Steemit Followers - Data extraction - Part 1

in #steemdev8 years ago (edited)

code.png

A little while back I decided to try and build something to help me visualise the activity against my account in terms of people who have followed, unfollowed and muted me. I then wrote a post on that, here is the link,
https://steemit.com/steem/@shaunmza/do-you-want-to-know-who-followed-stopped-following-you-on-steemit

I mentioned I would also write a post on how I got the data out, that is the subject of this post.

Blockchain data, bypassing the blockchain

My desire was to get a working prototype up quickly and with as little hurdles to get over before I could see results. My first choice was practically made for me, 'Where to get the data?'.

I wrote a post some time back on using STEEMSQL (http://steemsql.com/) to query Steem data, https://steemit.com/steemit/@shaunmza/querying-steem-blockchain-data-getting-started and I used a similar methodology to get the follower data. I am absolutely blown away that someone would put in all the effort to take all of the Steem transactions and put them into a database, then make that very same database publicly accessible! 🙌

The other option is to use the Steemd API, which I am in the process of getting to grips with now, however there is a greater learning curve in getting going on that. I have enough SQL experience to have had a fair idea of how to extract and manipulate the data to serve my needs.

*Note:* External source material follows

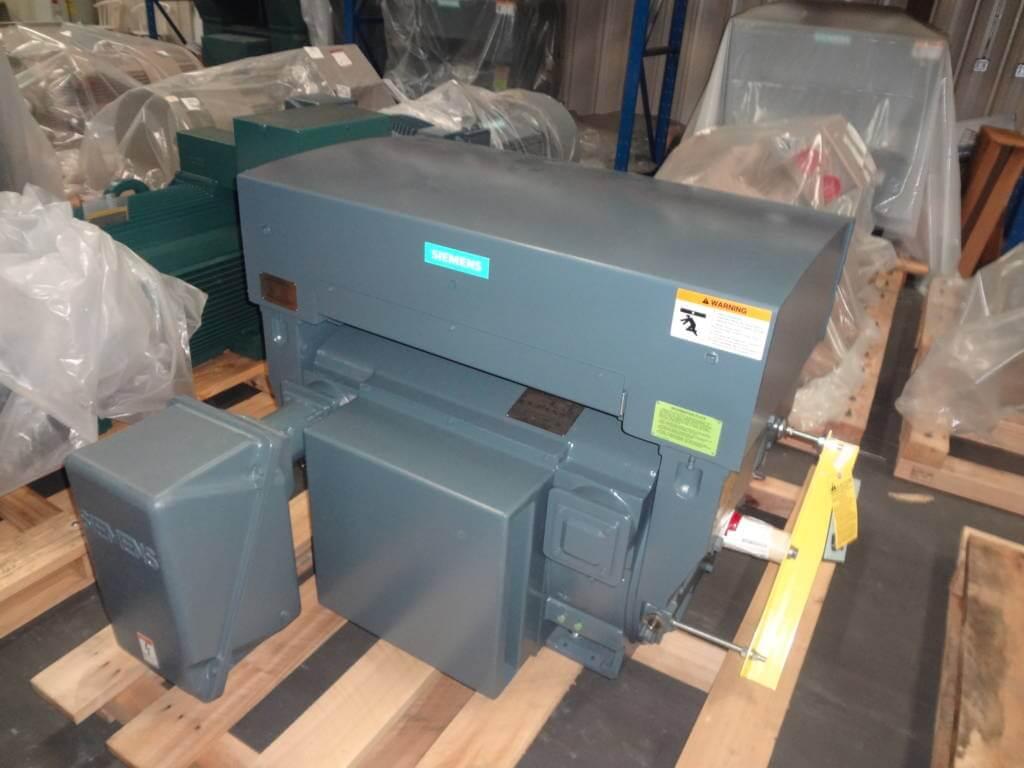 800 Hp 3600 Rpm Siemens Frame 508s Sbwpii 2300 4000v New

We know where, but where... ?

So I knew the source of my data, but where exactly it sat was a mystery to me, lets look at the transactions that get stored on the blockchain, shall we?

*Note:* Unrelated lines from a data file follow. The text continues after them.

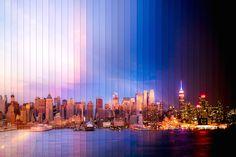 Timelapse Photography by Dan Marker Moore – Fubiz™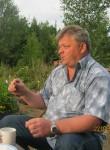 igor, 56  , Slavutich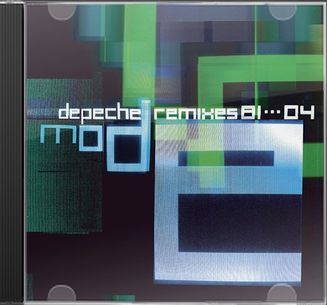 Remixes 81>04 (Limited) (3-CD)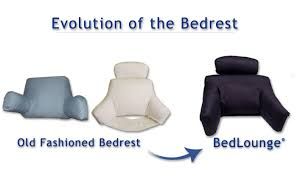 cheap bed rest pillow bedlounge the new evolutional doctor designed bedrest pillow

SQL to get this data, SELECT DISTINCT(type) FROM Transactions;

  1. account_create
  2. account_create_with_delegation
  3. account_update
  4. account_witness_proxy
  5. account_witness_vote
  6. cancel_transfer_from_savings
  7. change_recovery_account
  8. claim_reward_balance
  9. comment
  10. comment_options
  11. convert
  12. custom
  13. custom_json
  14. delegate_vesting_shares
  15. delete_comment
  16. escrow_approve
  17. escrow_dispute
  18. escrow_release
  19. escrow_transfer
  20. feed_publish
  21. limit_order_cancel
  22. limit_order_create
  23. pow
  24. pow2
  25. recover_account
  26. request_account_recovery
  27. set_withdraw_vesting_route
  28. transfer
  29. transfer_from_savings
  30. transfer_to_savings
  31. transfer_to_vesting
  32. vote
  33. withdraw_vesting
  34. witness_update

That's quite a list, take some time to find the transaction type for 'follows', I will wait 😉
...
...
Yes, none of those relate to following, directly.
I spent some time going through the tables, running selects etc. let me spare you the details on that though. Our reward lies in the 'custom_json' transaction type.

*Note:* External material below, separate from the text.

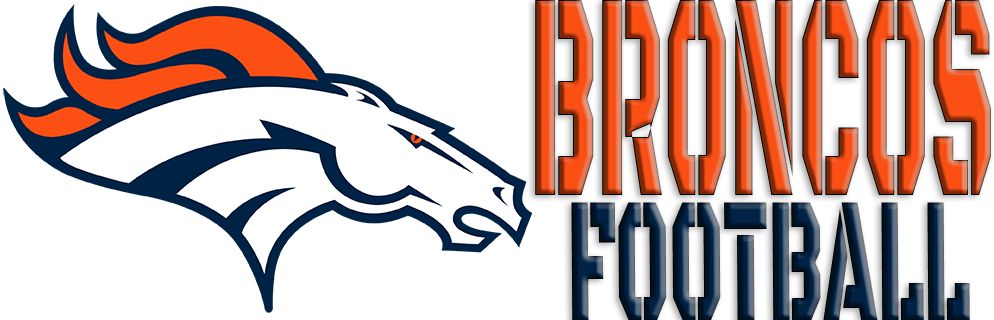 How To Watch Denver Broncos Football Live NFL Game Online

The Transactions table stored only the required data for a transaction, any metadata is stored in a related table, in our case we are interested in the data held within the TxCustoms table, just take my word for it 😀

Now I am not even going to pretend that I know what the custom_json transactions are all used for, but if we take a look at the TxCustoms table, we will see the following transaction type id's in there (I am making < up as I don't know the correct terminology, sub transaction maybe?)
¯\_(ツ)_/¯

SQL for this list is SELECT DISTINCT(tid) FROM TXCustoms;

  1. account_history
  2. bookchain
  3. booyah
  4. charlieshrem
  5. com.steemit.community
  6. follow
  7. message
  8. opinion
  9. reblog
  10. task
  11. test
  12. test_community
  13. testchain

#6 is the one we want, lets see what goes into that shall we?

SQL for the following is SELECT TOP 20 * FROM TXCustoms;

IDtx_idtidjson_metadata
1294602follow{"follower":"steemit","following":"steem","what":["posts"]}
2316479follow{"follower":"red","following":"piedpiper","what":["posts"]}
3316498follow{"follower":"red","following":"piedpiper","what":["posts"]}
4316499follow{"follower":"red","following":"piedpiper","what":["posts"]}
5316508follow{"follower":"jsc","following":"officialfuzzy","what":["posts"]}
6316509follow{"follower":"jsc","following":"officialfuzzy","what":["posts"]}
7316530follow{"follower":"jsc","following":"officialfuzzy","what":["posts"]}
8316625follow{"follower":"jsc","following":"cryptogee","what":["posts"]}
9318083follow{"follower":"jsc","following":"ico","what":["posts"]}
10318087follow{"follower":"jsc","following":"ico","what":[]}
11324105follow{"follower":"jsc","following":"max-keiser","what":["blog"]}
12324123follow{"follower":"jsc","following":"max-keiser","what":["blog","posts"]}
13324127follow{"follower":"jsc","following":"wmougayar","what":["posts"]}
14331143follow{"follower":"arhag","following":"dantheman","what":["blog"]}
15331159follow{"follower":"arhag","following":"dantheman","what":[]}
16331167follow{"follower":"arhag","following":"dantheman","what":["blog"]}
17331169follow{"follower":"nextgencrypto","following":"dantheman","what":["blog"]}
18331497follow{"follower":"summon","following":"schnitzler","what":["blog"]}
19331544follow{"follower":"tuck-fheman","following":"cryptoctopus","what":["blog"]}
20331689follow{"follower":"pixellated","following":"tuck-fheman","what":["blog"]}

Note

  • The what portion changed from posts to blog, I assume this was in the very beginning and the developers decided to stick with blog
  • When what is empty it implies a user was unfollowed OR unmuted

So looking at that, we can see that what we want is in the database, but seeing as it is locked up in a JSON object within a field, extracting it is going to be troublesome 😣 So close though!!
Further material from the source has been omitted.